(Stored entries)
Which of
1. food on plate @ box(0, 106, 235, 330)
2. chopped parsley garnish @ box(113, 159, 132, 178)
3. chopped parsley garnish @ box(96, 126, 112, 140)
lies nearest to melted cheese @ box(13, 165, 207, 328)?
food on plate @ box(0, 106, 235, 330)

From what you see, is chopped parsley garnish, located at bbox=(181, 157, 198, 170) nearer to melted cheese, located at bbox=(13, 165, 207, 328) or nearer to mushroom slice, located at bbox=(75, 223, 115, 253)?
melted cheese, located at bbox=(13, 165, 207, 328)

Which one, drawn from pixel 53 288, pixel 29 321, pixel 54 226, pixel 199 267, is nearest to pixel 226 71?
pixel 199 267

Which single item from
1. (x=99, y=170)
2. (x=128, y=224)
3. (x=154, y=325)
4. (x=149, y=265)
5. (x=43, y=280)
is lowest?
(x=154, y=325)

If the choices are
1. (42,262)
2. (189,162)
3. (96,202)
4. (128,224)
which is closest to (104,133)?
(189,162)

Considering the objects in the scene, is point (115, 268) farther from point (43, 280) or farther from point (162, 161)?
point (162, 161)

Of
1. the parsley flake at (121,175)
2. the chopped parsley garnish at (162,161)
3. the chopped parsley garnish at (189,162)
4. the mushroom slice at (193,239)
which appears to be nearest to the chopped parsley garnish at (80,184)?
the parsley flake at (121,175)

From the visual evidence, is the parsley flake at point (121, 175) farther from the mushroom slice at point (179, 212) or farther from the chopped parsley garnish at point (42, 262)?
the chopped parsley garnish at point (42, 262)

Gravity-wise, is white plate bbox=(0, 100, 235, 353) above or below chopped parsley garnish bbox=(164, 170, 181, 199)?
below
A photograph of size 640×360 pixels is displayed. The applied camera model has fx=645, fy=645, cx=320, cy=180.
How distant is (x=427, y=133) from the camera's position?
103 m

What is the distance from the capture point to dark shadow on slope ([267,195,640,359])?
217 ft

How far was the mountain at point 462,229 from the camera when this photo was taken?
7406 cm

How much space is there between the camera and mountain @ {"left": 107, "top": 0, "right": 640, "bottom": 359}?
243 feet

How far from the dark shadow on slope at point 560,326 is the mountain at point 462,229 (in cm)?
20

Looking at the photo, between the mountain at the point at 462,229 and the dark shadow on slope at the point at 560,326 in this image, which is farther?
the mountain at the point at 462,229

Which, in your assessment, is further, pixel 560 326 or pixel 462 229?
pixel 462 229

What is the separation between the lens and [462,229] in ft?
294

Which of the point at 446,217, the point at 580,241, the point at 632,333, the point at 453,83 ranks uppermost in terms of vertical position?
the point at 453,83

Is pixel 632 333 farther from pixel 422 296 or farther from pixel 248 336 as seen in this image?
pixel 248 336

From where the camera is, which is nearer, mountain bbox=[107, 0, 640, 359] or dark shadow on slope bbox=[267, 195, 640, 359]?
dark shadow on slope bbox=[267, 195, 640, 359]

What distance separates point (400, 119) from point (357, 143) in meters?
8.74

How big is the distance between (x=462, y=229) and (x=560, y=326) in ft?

TASK BRIEF: Update the records from the line containing "What is the distance" through the end of the records: change "capture point" to "camera position" and keep everything else as it is.

ANSWER TO THE TASK:
What is the distance from the camera position to dark shadow on slope ([267,195,640,359])?
217 ft

How far was the mountain at point 462,229 from the camera when this photo was taken?
7406 cm

How much space is there between the camera and mountain @ {"left": 107, "top": 0, "right": 640, "bottom": 359}?
243 feet

How far from the dark shadow on slope at point 560,326 is the mountain at point 462,229 (in cm)?
20

Looking at the photo, between the mountain at the point at 462,229 and the dark shadow on slope at the point at 560,326 in this image, which is farther?
the mountain at the point at 462,229

Which, in your assessment, is further, pixel 560 326 or pixel 462 229?
pixel 462 229

What is the separation between the lens and [462,229] in ft?
294

Which of the point at 446,217, the point at 580,241, the point at 632,333, the point at 453,83 ranks uppermost in terms of vertical position?
the point at 453,83

Is pixel 632 333 farther from pixel 422 296 or farther from pixel 248 336 as seen in this image?
pixel 248 336

From where the camera is, which is nearer, mountain bbox=[107, 0, 640, 359] or dark shadow on slope bbox=[267, 195, 640, 359]?
dark shadow on slope bbox=[267, 195, 640, 359]

What distance separates point (400, 119) from point (357, 143) in meters?
8.74

How big is the distance between (x=462, y=229) and (x=560, y=326) in ft?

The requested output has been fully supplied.